While Ashanti may not have massive marketing machines behind her like Beyoncè, Mary J. Blige, Mariah Carey or Janet Jackson, she has managed to have incredible longevity, despite limited commercial and critical success. That being said, some may not find Ashanti's Declaration as bold as its title suggests, but the album is definitely her best work and a personal magnum opus rife with female empowerment and sensibility.
It's no secret that Ashanti's prior works were largely guided by Irv Gotti. In fact, her early success was fueled by her collaboration with members of The Inc, especially Ja Rule. This time around, Ashanti touts her new-found creative control—replacing Irv Gotti with a host of industry heavyweights: Rodney "Darkchild" Jerkins, Kenneth "Babyface" Edmonds, Jermaine Dupri, Channel 7, Neff-U, Peter Stengaard, and L. T. Hutton, who worked on the album's powerful lead single, "The Way That I Love You." Early sales will no doubt be fueled by the strength of "The Way That I Love You," which is a stark change—lyrically and sonically—from her previous lead singles: "Foolish," "Rock Wit U (Awww Baby)" and "Wonderful."
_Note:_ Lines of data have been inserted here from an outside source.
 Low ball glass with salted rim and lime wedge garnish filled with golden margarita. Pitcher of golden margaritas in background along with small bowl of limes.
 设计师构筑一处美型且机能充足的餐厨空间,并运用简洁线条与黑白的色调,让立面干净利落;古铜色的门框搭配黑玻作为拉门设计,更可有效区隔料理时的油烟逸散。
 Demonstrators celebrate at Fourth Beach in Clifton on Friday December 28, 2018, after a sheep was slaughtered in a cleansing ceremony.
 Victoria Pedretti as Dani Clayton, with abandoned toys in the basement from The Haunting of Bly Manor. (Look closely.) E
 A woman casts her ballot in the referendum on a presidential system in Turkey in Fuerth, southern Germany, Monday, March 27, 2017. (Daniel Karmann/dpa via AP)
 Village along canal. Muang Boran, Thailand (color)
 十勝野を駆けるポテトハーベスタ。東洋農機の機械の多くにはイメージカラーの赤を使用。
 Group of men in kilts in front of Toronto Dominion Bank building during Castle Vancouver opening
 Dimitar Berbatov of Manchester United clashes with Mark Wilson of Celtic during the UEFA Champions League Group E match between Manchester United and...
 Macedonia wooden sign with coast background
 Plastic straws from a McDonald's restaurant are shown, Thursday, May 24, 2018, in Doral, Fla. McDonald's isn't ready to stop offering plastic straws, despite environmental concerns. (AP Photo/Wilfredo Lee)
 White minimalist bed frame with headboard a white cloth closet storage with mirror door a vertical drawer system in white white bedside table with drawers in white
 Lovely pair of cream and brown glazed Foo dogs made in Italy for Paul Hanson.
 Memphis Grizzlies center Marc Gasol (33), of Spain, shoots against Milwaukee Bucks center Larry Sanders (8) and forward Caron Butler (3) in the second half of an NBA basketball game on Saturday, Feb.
For better or worse, much has changed since 2004, when Ashanti released Concrete Rose. And if truth be told, the R&B landscape has been completely redefined. Just think, as hard as it may seem: four years ago, Destiny's Child was still a group, the Fugees were in the midst of a "reunion" and Rihanna was preparing her first release, Music of the Sun.
More important, several R&B divas have surfaced (and disappeared) since the release of her GRAMMY-winning debut—giving Ashanti ample motivation to prove herself as the real "Princess of Hip Hop and R&B." So if the Declaration pulsates with a sense of urgency, then one should blame the album's timing, rather than its contents, because the album materializes as Ashanti's penning of a new musical chapter, rather than an attempt to redefine or takeover the R&B genre.
The Declaration lays all of Ashanti's cards on the table—covering a wide range of emotions that every female experiences, no doubt, at some point. "Good Good" acknowledges her sexual prowess, while her "Shine" empowers others to overcome their own personal battles. "Struggle," however, is the album's stand-out track and a realistic portrayal of a relationship that has successfully weathered the storms of love. Another treat is "Things You Make Me Do," a duet with Robin Thicke, where we find Ashanti falling prey to the power of love.
All in all, the Declaration reminds us why the world fell head-over-heels for Ashanti in 2002. And now that she has finally declared her professional independence, Ashanti's future works may finally get the respect (and attention) that they deserve.